## DATA FOR THIS TASK
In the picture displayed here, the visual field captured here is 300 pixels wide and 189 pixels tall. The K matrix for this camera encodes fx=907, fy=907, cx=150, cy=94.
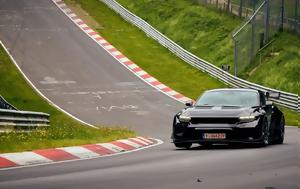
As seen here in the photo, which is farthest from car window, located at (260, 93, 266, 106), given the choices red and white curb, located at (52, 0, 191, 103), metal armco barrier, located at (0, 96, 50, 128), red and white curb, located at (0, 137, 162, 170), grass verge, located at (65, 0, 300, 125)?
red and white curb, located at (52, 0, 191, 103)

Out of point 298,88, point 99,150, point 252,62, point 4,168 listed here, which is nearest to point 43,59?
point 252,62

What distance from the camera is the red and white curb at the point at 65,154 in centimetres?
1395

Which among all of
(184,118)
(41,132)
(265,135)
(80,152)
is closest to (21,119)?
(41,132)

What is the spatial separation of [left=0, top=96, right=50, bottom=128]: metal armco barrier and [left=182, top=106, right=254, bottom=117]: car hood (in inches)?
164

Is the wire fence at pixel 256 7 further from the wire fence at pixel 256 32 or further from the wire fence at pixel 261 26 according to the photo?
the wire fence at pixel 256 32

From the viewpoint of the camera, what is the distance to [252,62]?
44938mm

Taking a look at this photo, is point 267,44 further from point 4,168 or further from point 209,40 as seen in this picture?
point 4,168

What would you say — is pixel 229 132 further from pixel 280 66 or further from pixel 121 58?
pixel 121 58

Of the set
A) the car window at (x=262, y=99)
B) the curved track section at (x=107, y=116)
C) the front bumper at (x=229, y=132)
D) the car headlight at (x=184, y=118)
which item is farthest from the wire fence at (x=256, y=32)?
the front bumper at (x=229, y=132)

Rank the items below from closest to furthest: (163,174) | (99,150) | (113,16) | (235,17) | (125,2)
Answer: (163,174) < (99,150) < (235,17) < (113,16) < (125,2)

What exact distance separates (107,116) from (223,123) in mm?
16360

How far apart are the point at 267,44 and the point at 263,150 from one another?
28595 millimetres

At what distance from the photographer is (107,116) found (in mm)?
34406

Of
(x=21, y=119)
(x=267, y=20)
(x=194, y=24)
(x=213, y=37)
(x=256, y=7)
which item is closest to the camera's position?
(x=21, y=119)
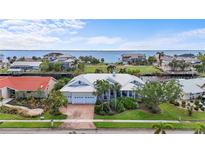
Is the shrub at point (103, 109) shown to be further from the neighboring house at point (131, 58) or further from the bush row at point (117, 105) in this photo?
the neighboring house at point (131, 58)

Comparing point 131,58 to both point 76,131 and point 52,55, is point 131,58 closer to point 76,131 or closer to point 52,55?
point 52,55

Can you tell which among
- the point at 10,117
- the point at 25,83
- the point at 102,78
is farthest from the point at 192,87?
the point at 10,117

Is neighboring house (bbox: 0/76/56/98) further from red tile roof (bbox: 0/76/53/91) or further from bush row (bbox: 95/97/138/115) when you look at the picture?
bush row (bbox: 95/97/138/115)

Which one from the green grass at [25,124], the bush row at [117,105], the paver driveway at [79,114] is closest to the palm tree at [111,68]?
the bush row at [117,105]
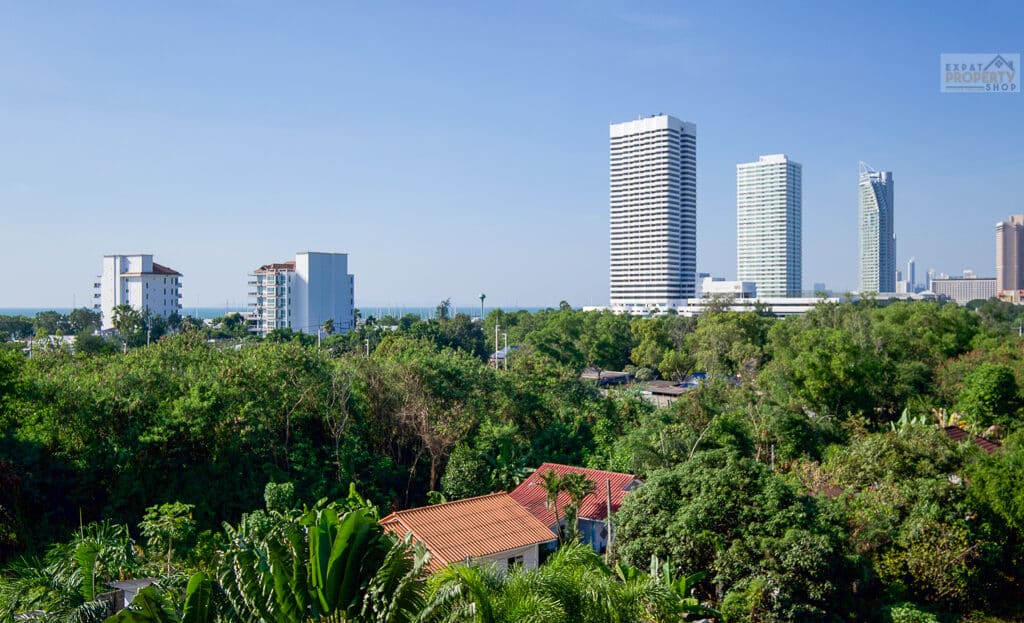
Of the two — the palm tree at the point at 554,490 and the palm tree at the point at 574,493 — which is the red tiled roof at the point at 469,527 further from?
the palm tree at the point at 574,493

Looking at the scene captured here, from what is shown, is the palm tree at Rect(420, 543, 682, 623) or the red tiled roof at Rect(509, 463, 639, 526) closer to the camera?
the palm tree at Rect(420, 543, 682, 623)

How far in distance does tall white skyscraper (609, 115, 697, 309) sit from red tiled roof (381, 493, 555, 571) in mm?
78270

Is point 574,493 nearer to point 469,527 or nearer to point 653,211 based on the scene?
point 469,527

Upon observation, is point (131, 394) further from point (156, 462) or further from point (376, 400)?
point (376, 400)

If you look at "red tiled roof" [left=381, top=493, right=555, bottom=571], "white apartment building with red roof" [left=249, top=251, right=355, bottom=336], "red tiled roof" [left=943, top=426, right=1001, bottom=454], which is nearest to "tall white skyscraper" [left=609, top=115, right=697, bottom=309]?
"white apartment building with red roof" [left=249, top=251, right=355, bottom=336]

## PROBLEM TO WORK ON
Please rewrite the whole listing above with every "metal armco barrier" swapped for "steel guardrail" and nothing else changed. Leave the pictures out.

## CORRECT RESPONSE
In the picture displayed here, the visual field captured here is 300 pixels wide and 189 pixels tall. The K matrix for this camera encodes fx=907, fy=907, cx=150, cy=94.
As seen here in the photo, which is farthest from car window, located at (260, 93, 266, 106), given the choices red and white curb, located at (52, 0, 191, 103), steel guardrail, located at (0, 96, 50, 128), red and white curb, located at (0, 137, 162, 170), grass verge, located at (65, 0, 300, 125)?
red and white curb, located at (52, 0, 191, 103)

Out of point 298,88, point 99,150, point 252,62, point 4,168 listed here, which is nearest to point 43,59?
point 252,62

What distance from the camera is the red and white curb at the point at 65,154 in centimetres?
1395

Which among all of
(184,118)
(41,132)
(265,135)
(80,152)
is closest to (21,119)?
(41,132)

What is the spatial separation of [left=0, top=96, right=50, bottom=128]: steel guardrail and [left=182, top=106, right=254, bottom=117]: car hood (in inches)?
164

Is the wire fence at pixel 256 7 further from the wire fence at pixel 256 32 or further from the wire fence at pixel 261 26 according to the photo?
the wire fence at pixel 256 32

From the viewpoint of the camera, what is the distance to [252,62]?
44938mm

Taking a look at this photo, is point 267,44 further from point 4,168 or further from point 209,40 as seen in this picture?
point 4,168

What would you say — is pixel 229 132 further from pixel 280 66 or further from pixel 121 58?
pixel 121 58

Of the set
A) the car window at (x=262, y=99)
B) the curved track section at (x=107, y=116)
C) the front bumper at (x=229, y=132)
D) the car headlight at (x=184, y=118)
which item is farthest from the wire fence at (x=256, y=32)?
the front bumper at (x=229, y=132)

Rank the items below from closest to furthest: (163,174) | (99,150) | (113,16) | (235,17) | (125,2)
Answer: (163,174) < (99,150) < (235,17) < (113,16) < (125,2)

What exact distance separates (107,116) from (223,123) in mm?
16360

How far apart are the point at 267,44 and the point at 263,150 from one another?
28595 millimetres

At what distance from the photographer is (107,116) found (in mm)?
34406

Of
(x=21, y=119)
(x=267, y=20)
(x=194, y=24)
(x=213, y=37)
(x=256, y=7)
which item is closest to the camera's position?
(x=21, y=119)
Is the shrub at point (103, 109) shown to be further from the neighboring house at point (131, 58) or further from the bush row at point (117, 105) in this photo?
the neighboring house at point (131, 58)

Comparing point 131,58 to both point 76,131 and point 52,55, is point 131,58 closer to point 76,131 or closer to point 52,55?
point 52,55

Can you tell which among
- the point at 10,117
- the point at 25,83
- the point at 102,78
is farthest from the point at 192,87?
the point at 10,117

Is neighboring house (bbox: 0/76/56/98) further from red tile roof (bbox: 0/76/53/91) or further from bush row (bbox: 95/97/138/115) when you look at the picture?
bush row (bbox: 95/97/138/115)

Which one from the green grass at [25,124], the bush row at [117,105], the paver driveway at [79,114] is closest to the palm tree at [111,68]?
the bush row at [117,105]
Of the two — the palm tree at the point at 554,490 and the palm tree at the point at 574,493 — which is the red tiled roof at the point at 469,527 further from?
the palm tree at the point at 574,493

Looking at the scene captured here, from what is shown, is the palm tree at Rect(420, 543, 682, 623) or the red tiled roof at Rect(509, 463, 639, 526) closer to the camera?
the palm tree at Rect(420, 543, 682, 623)

How far in distance does tall white skyscraper (609, 115, 697, 309) sit from red tiled roof (381, 493, 555, 571) in mm?
78270

Is point 574,493 nearer to point 469,527 or nearer to point 653,211 based on the scene?
point 469,527

Upon observation, is point (131, 394) further from point (156, 462) or further from point (376, 400)?
point (376, 400)

If you look at "red tiled roof" [left=381, top=493, right=555, bottom=571], "white apartment building with red roof" [left=249, top=251, right=355, bottom=336], "red tiled roof" [left=943, top=426, right=1001, bottom=454], which is nearest to "tall white skyscraper" [left=609, top=115, right=697, bottom=309]?
"white apartment building with red roof" [left=249, top=251, right=355, bottom=336]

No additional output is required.